Last year, Egyptologist Dr. Monica Hanna launched a petition urging the public to speak up for the artifact to be returned. Zahi Hawass, Egyptian archeologist and former minister of state for antique affairs, has been working tirelessly since 2002 to repatriate stolen artifacts and put an end to the unethical purchasing of artifacts by museums. 

The Concordian spoke with University of Southern California researcher Jumana Behbahani about the Rosetta Stone being kept in the British Museum. She criticized the display as a result of a history of cultural violence: British visitors can celebrate a piece of history as if it’s their own, while Egyptians remain stripped of their accessibility to a vital piece of their history.

“Keeping these artifacts in western countries, in a way, represents the ways in which these countries stripped the areas they colonized of their respective cultures.” 

As social historian and Concordia professor Dr.
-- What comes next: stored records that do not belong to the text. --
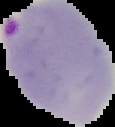
{
  "image_size": "115×127 pixels",
  "preparation": "thin blood smear",
  "result": "Plasmodium parasites identified",
  "image_type": "segmented cell region on a black background"
}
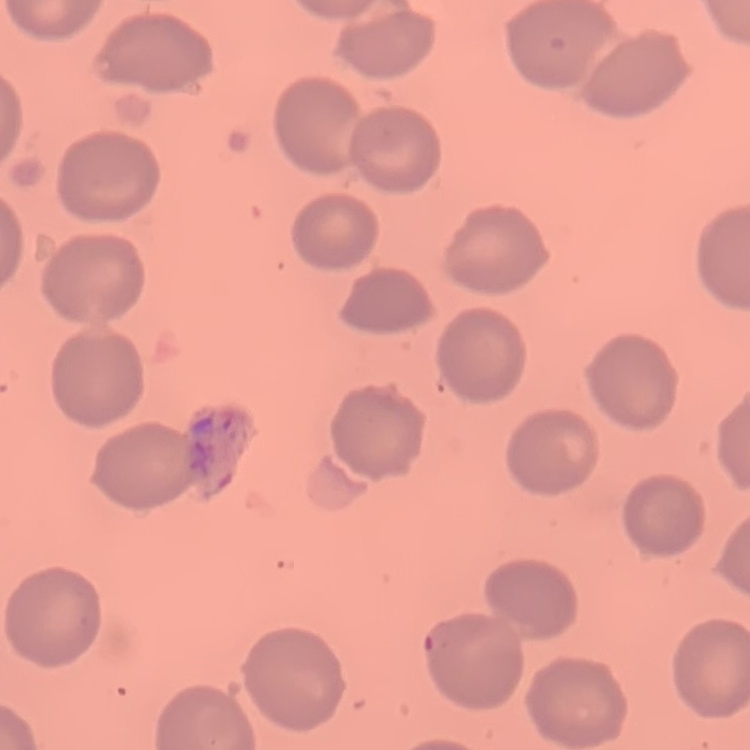

Summary:
  - Erythrocyte morphology: no rouleaux formation
  - Image type: square crop of a larger photomicrograph
  - Preparation: thin peripheral smear
  - Stain: Field's or Giemsa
Lucie Laumonier noted, “Back then, Egypt was culturally plundered and its stolen historical artifacts inundated the European markets […] the return of the Rosetta Stone to Egypt would be a way, from the English side, to acknowledge this colonial cultural plunder.” 

However, some have argued that the British Museum is the best location for the Rosetta Stone, claiming that Egypt is a vital part of European heritage, and crediting European historians with deciphering the Stone which would have otherwise not been possible.

Dr. Laumonier criticizes this line of thinking. “The people who belong to the country from which artifacts were stolen during the colonial times deserve as much, if not more, to be able to access these artifacts,” she said. “Historical artifacts are essential in asserting national identity and pride, and to be aware of one’s history.”  

Along with that, many of the artifacts in the British Museum’s possession were taken forcibly, and nearly all of them aren’t even on display but are instead kept in the museum’s private archives that the public doesn’t have access to. 

The British Museum is no unique case of the capitalist incentive of museums profiting from colonial power. The idea of displaying historically significant artifacts somewhere other than their country of origin seems inherently colonialist, especially when it signifies a period of struggle and war crimes. 

Museums such as The Getty in Los Angeles, The Metropolitan Museum of Art in New York,  the Louvre in Paris, and the Humboldt Forum in Berlin are notorious for hoarding looted artifacts and claiming entitlement over them because they are “the spoils of war.” This doctrine, however, has been rejected by international law. 

These museums can look to other institutions for compromises over stolen artifacts. 

Museums around the world have displayed efforts of decolonization, unveiling possibilities of engaging with colonized communities with their permission and respect granted. For example, the Field Museum of Natural History in Chicago invited Indigenous artists to showcase their work in their Native American galleries. Indigenous communities can be celebrated and studied without taking away from them. 

The Australian Museum in Sydney rethought its relationship to the artifacts in their museum when they shifted ownership of the artifacts to the “custodians of those collections, with an obligation to the peoples who created the objects and stories, and to their descendants,” as stated by former Museum Director Frank Howarth. 

The display of these artifacts appears enriching and informative to its visitors, but when the items are a byproduct of cultural violence, charging people to come see them is exploitative in its nature. The Rosetta Stone should be housed in the Egyptian Museum in Cairo, where Egyptian people can celebrate and engage with their history and culture. It belongs to them and not strictly to those who have the luxury of flying to London and visiting the British Museum. 

The British Museum has been called upon multiple times to return The Rosetta Stone, but have yet to respond to requests.
The matter extends beyond the value of a tangible object; it’s a concern of national identity being stripped away in the name of colonialism. The Stone symbolizes the colonized world and its relationship to the colonizer, one that arguably still exists.